• _What to do_:
1) Check each statement against the text on sampling hyperparameters in Tune below, and answer yes or no for each. Quote the exact words from the text that decide it. (a) The function given to tune.sample_from should take in a spec object. (b) With an explicit search algorithm, grid search can always be specified through this interface. (c) Tune's helper functions wrap numpy random utilities.
2) Repeat word for word everything in the text on sampling hyperparameters in Tune, from "If you specify" down to "spec.config.alpha * np.random.normal())".

• _Document text_:
** start **

If you specify an explicit Search Algorithm such as any SuggestionAlgorithm, you may not be able to specify lambdas or grid search with this interface, as the search algorithm may require a different search space declaration.

Use tune.sample_from(<func>) to sample a value for a hyperparameter. The func should take in a spec object, which has a config namespace from which you can access other hyperparameters. This is useful for conditional distributions:

tune.run(
    ...,
    config={
        "alpha": tune.sample_from(lambda spec: np.random.uniform(100)),
        "beta": tune.sample_from(lambda spec: spec.config.alpha * np.random.normal())
    }
)

Tune provides a couple helper functions for common parameter distributions, wrapping numpy random utilities such as np.random.uniform, np.random.choice, and np.random.randn. See the Package Reference for more details.

** end **

• _Dataset content_:
** start **

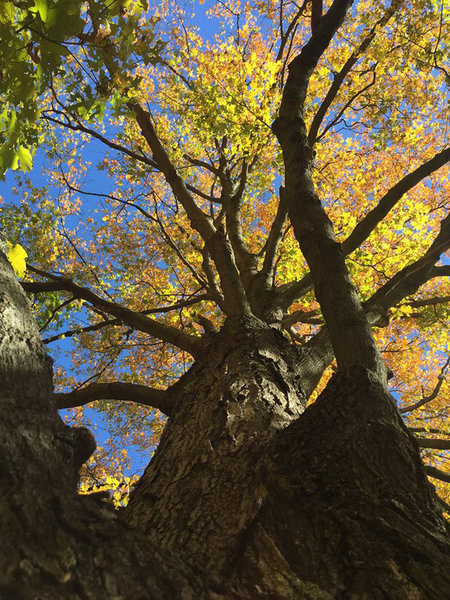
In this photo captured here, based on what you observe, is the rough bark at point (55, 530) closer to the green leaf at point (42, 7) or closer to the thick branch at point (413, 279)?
the green leaf at point (42, 7)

** end **

• _Results for the exercise_:
1)
(a) Yes: "The func should take in a spec object"
(b) No: "you may not be able to specify lambdas or grid search with this interface"
(c) Yes: "wrapping numpy random utilities such as np.random.uniform, np.random.choice, and np.random.randn"

2)
If you specify an explicit Search Algorithm such as any SuggestionAlgorithm, you may not be able to specify lambdas or grid search with this interface, as the search algorithm may require a different search space declaration.

Use tune.sample_from(<func>) to sample a value for a hyperparameter. The func should take in a spec object, which has a config namespace from which you can access other hyperparameters. This is useful for conditional distributions:

tune.run(
    ...,
    config={
        "alpha": tune.sample_from(lambda spec: np.random.uniform(100)),
        "beta": tune.sample_from(lambda spec: spec.config.alpha * np.random.normal())